Entertainment

Show was Uncomfortable, Awkward and You Missed Out

by Alicia Lutes

Sailing off into the twilight years of your life is not as suave as all those boner commercials and scenes depicting wizened old grandparents might have you believe. HBO's series Getting On reminded us it can be a humiliating, awkward, uncomfortable, and strange experience for everyone involved. But given the ratings the series — which saw its season finale bow Sunday night — you may have missed it. And while getting acquainted with Getting On was one of the more trying television experiences I've had to date, it was also terribly rewarding and you'd be remiss to start of 2014 without at least putting it on your to-watch agenda.

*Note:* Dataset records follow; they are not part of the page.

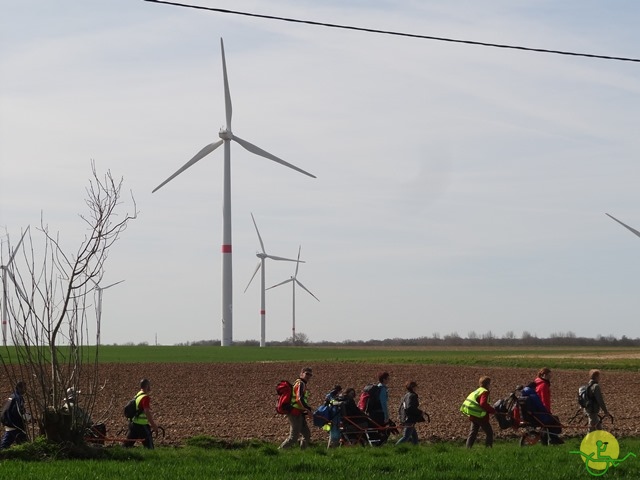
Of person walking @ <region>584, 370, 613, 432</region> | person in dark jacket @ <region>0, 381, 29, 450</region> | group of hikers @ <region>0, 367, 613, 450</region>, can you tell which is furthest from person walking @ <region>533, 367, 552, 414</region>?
person in dark jacket @ <region>0, 381, 29, 450</region>

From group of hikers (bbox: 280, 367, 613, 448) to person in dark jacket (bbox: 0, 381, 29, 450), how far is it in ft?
13.7

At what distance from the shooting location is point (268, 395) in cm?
3416

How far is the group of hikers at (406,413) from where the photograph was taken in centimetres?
1797

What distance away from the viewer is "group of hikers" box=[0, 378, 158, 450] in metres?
16.1

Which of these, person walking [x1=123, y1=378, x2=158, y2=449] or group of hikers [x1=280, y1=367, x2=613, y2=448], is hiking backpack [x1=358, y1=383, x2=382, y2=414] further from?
person walking [x1=123, y1=378, x2=158, y2=449]

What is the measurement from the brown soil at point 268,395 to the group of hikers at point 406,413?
0.84m

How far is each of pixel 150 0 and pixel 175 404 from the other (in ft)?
54.5

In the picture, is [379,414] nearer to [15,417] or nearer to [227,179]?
[15,417]

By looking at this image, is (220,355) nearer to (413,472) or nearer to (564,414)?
(564,414)

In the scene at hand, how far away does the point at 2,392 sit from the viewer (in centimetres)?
3316

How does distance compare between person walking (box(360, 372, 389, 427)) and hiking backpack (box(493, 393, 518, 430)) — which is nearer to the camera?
hiking backpack (box(493, 393, 518, 430))

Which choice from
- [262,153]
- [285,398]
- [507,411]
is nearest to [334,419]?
[285,398]

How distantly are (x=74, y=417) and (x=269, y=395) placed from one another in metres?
18.4

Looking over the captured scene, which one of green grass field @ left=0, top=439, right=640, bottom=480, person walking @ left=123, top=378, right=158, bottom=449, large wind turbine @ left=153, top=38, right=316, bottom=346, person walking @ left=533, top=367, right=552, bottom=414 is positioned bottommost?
green grass field @ left=0, top=439, right=640, bottom=480
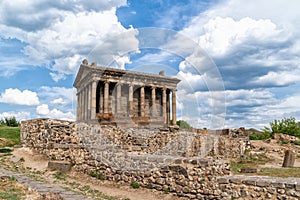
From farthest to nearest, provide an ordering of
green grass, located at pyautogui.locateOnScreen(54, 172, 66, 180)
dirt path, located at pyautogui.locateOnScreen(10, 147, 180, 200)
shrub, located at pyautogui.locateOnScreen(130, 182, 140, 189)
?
1. green grass, located at pyautogui.locateOnScreen(54, 172, 66, 180)
2. shrub, located at pyautogui.locateOnScreen(130, 182, 140, 189)
3. dirt path, located at pyautogui.locateOnScreen(10, 147, 180, 200)

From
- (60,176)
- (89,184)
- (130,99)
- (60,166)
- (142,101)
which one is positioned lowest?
(89,184)

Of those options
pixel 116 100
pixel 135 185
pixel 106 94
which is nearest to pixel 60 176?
pixel 135 185

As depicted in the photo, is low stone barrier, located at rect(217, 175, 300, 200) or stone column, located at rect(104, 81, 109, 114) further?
stone column, located at rect(104, 81, 109, 114)

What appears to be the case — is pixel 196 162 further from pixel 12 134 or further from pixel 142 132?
pixel 12 134

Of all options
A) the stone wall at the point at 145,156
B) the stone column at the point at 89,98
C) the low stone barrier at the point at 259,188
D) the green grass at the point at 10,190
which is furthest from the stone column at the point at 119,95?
the low stone barrier at the point at 259,188

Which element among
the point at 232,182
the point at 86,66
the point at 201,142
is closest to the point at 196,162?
the point at 232,182

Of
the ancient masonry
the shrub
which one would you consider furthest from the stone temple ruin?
the ancient masonry

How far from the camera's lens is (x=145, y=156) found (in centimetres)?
914

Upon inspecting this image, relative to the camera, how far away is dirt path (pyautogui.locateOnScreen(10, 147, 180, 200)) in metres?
8.26

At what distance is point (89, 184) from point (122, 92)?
24.4 metres

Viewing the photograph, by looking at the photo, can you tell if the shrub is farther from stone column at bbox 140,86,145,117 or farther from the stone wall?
stone column at bbox 140,86,145,117

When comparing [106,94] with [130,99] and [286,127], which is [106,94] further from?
[286,127]

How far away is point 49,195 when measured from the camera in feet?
19.4

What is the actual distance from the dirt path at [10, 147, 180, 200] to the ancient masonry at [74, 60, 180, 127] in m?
17.1
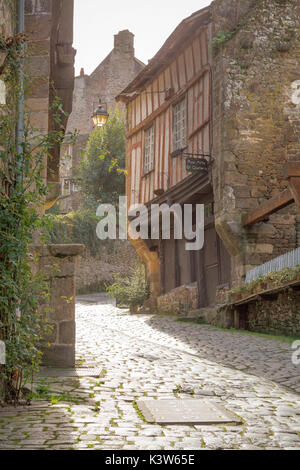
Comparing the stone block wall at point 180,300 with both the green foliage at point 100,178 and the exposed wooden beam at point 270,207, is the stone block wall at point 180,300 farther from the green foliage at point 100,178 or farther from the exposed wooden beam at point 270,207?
the green foliage at point 100,178

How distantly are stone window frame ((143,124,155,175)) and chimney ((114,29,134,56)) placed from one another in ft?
63.3

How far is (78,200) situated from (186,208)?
54.4 feet

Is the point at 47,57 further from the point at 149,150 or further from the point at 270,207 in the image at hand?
the point at 149,150

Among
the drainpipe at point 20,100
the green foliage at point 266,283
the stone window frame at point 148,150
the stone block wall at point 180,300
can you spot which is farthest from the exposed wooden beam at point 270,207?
the drainpipe at point 20,100

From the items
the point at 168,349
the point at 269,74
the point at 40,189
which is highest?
the point at 269,74

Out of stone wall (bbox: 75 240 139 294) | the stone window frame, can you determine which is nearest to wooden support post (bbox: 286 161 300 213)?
the stone window frame

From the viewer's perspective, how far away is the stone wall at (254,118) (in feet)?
39.3

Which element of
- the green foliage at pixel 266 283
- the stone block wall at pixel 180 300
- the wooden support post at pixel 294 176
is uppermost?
the wooden support post at pixel 294 176

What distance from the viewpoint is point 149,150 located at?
1616 cm

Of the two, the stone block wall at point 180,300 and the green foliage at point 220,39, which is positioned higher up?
the green foliage at point 220,39

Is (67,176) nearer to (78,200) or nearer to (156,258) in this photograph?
(78,200)

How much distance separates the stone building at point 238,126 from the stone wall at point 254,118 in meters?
0.02

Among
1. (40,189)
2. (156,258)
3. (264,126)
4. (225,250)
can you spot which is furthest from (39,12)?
(156,258)

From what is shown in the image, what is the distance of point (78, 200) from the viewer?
30.5 metres
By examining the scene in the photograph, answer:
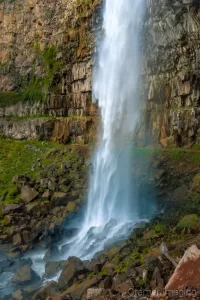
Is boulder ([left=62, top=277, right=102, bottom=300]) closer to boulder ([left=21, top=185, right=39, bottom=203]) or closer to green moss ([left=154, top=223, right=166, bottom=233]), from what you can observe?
green moss ([left=154, top=223, right=166, bottom=233])

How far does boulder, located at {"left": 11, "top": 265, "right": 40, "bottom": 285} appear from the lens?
15133 millimetres

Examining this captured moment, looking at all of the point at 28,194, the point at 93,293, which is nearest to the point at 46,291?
the point at 93,293

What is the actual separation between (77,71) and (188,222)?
26.0 m

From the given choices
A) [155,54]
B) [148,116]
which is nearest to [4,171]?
[148,116]

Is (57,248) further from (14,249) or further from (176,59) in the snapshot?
(176,59)

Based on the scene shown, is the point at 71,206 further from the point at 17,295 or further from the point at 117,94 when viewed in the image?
the point at 117,94

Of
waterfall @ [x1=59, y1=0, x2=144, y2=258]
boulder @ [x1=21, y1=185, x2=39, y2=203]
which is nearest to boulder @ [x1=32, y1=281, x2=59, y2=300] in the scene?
boulder @ [x1=21, y1=185, x2=39, y2=203]

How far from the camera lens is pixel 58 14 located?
4084 cm

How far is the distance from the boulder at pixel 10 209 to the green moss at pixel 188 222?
11.9 m

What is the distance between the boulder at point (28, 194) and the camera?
24.8 meters

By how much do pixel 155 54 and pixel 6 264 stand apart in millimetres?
22118

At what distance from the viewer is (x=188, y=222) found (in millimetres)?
16031

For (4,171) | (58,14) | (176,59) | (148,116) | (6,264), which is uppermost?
(58,14)

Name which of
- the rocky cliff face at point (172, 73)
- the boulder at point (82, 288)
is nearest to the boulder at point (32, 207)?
the boulder at point (82, 288)
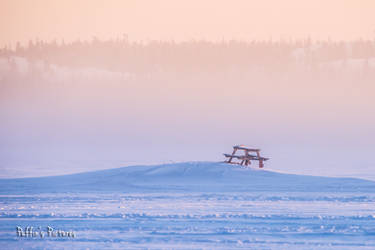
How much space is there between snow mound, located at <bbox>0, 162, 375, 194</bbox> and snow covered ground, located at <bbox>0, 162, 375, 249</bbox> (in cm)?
4

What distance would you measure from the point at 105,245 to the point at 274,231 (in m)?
3.60

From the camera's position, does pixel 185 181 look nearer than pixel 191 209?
No

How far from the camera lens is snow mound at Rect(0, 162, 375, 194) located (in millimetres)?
27203

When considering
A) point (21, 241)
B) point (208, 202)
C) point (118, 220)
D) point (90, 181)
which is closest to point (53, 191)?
point (90, 181)

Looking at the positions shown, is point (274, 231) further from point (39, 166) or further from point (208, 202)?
point (39, 166)

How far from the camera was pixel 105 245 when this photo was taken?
13836mm

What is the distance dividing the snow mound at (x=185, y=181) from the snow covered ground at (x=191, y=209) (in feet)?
0.12

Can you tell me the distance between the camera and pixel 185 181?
29328mm

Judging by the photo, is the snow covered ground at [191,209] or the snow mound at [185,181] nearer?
the snow covered ground at [191,209]

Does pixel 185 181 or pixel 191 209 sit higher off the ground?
pixel 191 209

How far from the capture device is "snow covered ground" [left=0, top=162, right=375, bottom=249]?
14453mm

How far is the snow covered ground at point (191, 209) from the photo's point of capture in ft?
47.4

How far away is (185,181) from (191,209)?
32.1 ft

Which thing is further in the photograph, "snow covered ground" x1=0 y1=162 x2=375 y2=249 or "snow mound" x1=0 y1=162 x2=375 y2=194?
"snow mound" x1=0 y1=162 x2=375 y2=194
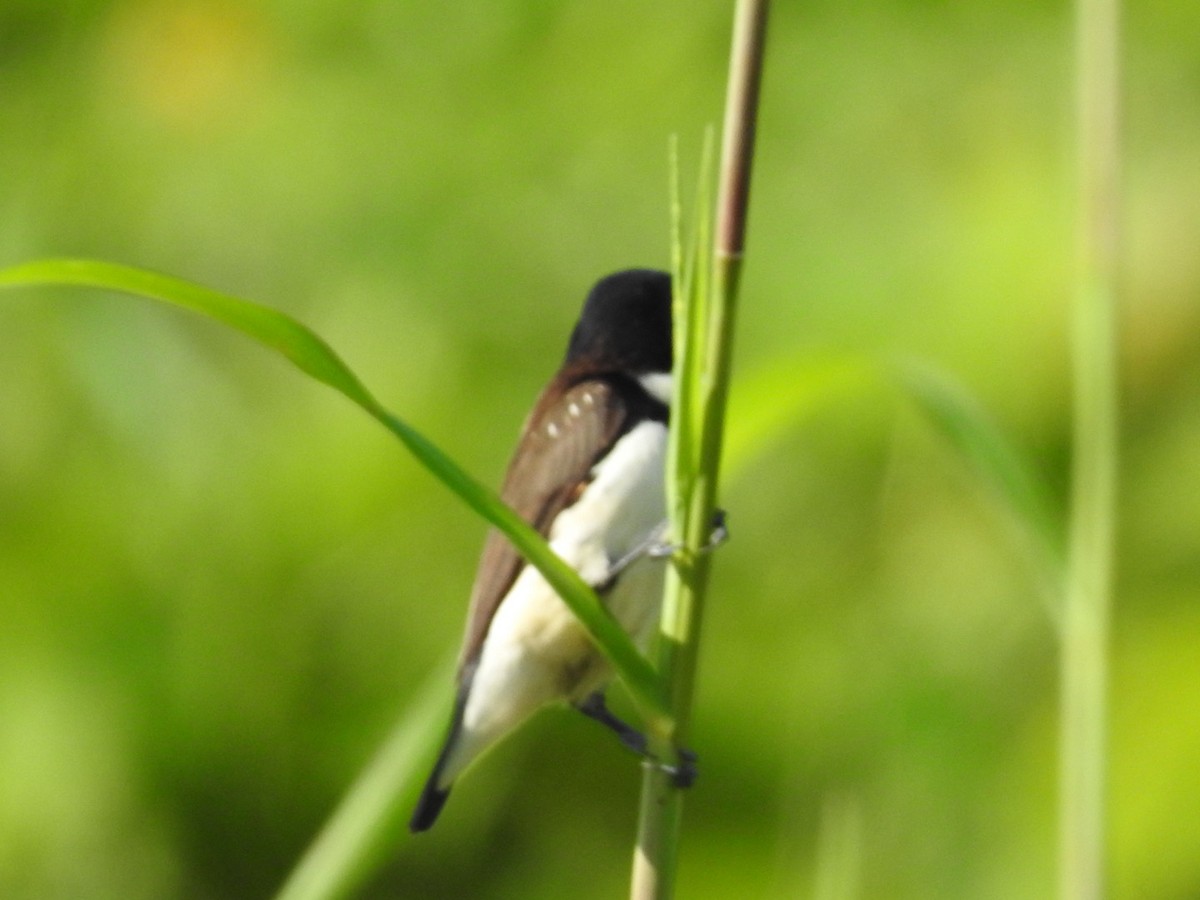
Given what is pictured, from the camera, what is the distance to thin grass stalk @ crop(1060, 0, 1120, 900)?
2.89 feet

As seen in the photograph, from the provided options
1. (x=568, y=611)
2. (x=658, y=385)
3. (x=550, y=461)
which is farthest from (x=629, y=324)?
(x=568, y=611)

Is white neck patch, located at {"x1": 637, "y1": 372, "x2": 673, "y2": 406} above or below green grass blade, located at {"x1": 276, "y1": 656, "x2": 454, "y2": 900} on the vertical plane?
above

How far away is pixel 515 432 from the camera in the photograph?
8.20 feet

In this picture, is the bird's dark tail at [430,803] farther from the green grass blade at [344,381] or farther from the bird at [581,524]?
the green grass blade at [344,381]

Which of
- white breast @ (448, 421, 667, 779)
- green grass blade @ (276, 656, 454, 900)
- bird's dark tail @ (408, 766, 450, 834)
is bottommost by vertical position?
bird's dark tail @ (408, 766, 450, 834)

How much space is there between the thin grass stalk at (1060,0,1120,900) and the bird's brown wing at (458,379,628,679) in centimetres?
74

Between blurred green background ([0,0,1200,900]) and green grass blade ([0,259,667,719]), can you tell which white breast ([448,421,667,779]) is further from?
green grass blade ([0,259,667,719])

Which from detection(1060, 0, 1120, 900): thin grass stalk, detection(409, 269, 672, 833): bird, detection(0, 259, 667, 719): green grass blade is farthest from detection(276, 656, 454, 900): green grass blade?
detection(409, 269, 672, 833): bird

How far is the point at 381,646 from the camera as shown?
2.55m

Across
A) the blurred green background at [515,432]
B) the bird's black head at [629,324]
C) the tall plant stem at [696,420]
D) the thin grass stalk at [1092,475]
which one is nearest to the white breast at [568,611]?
the bird's black head at [629,324]

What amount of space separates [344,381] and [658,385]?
1043 millimetres

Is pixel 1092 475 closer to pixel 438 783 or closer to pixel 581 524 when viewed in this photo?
pixel 581 524

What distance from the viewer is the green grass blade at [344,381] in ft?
2.43

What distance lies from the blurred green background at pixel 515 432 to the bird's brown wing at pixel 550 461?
0.59 metres
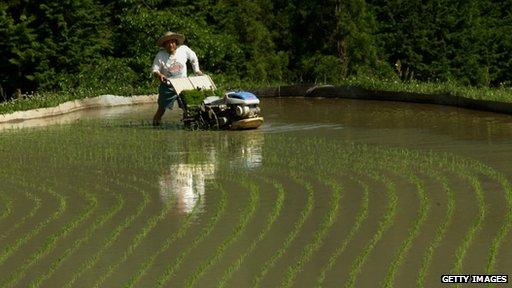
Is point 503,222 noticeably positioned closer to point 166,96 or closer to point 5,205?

It's an easy viewing, there being only six, 30-minute episodes to catch up on. But it might take you awhile to get into it if you're not a fan of deadpanned and dark humor. The story is this: adapted from a popular BBC series of the same name, Getting On tells the story of an elder care facility in Long Beach, California and its painfully misguided staff. Starring Laurie Metcalf (of Roseanne fame) as Dr. Jenna James, the facility's director, Alex Borstein (Family Guy) as head nurse Dawn Forchette, and Niecy Nash as Denise "DiDi" Ortley, reminds the viewer on a near-constant basis the horridity of growing old. Especially in the care of other people, so frequently hindered in their own work due to personal problems, misguided managers, and the bureaucracy that comes with doing it all in a hospital setting. Would you expect anything less from an institution that has to work hand-in-hand with medicare?

Obviously, the typical line to tow for depicting the decrepit and dying is to lay on the saccharinely sweet nostalgia. But — as is so often the case — that's hardly how these things go. And until they can reverse the process of gearing up to die, Getting On makes a point of making you laugh and groan in equal measure — often simultaneously — at the way we die today. Because getting old is a nasty business: bodies are fallible, fickle beasts that disintegrate in a myriad of unique (and uniquely disgusting) ways. There is poop, blood, death, and a heck of a lot of people who've given up the notion of going out gracefully.

And then there's Niecy Nash. Nash is arguably the series' straightman, and she's utterly magnificent in the role of DiDi, playing equal parts refreshing, real, and empathetic, she's also not afraid to be abrasive. In a universe packed in with self-serving nincompoops with all the pedigree but none of the panache, DiDi remains the series' scene-stealing humanity tentpole. She takes so much shit (literally and figuratively) and manages to stay cool underneath it all (which is an entirely impressive matter).

But it never once mocks the old, merely presents an all-too-honest truth of modern-day aging — as taboo as that might be. It just so happens that theirs is a reality that's grim as fuck. It's not glamorous but is entirely messy — in every sense of the word. The first two episodes of Getting On may prove a challenge to some (especially anyone with any experience in the world of geriatric care, though that's a weird bias that might just be my own), but it is one worth mining in the name of quality, quirky, and all together exciting new outlets of comedy television. So go hop on your best friend and/or parent's HBOGo account and get into it so we can secure the series a second season. It's your TV doctor's orders.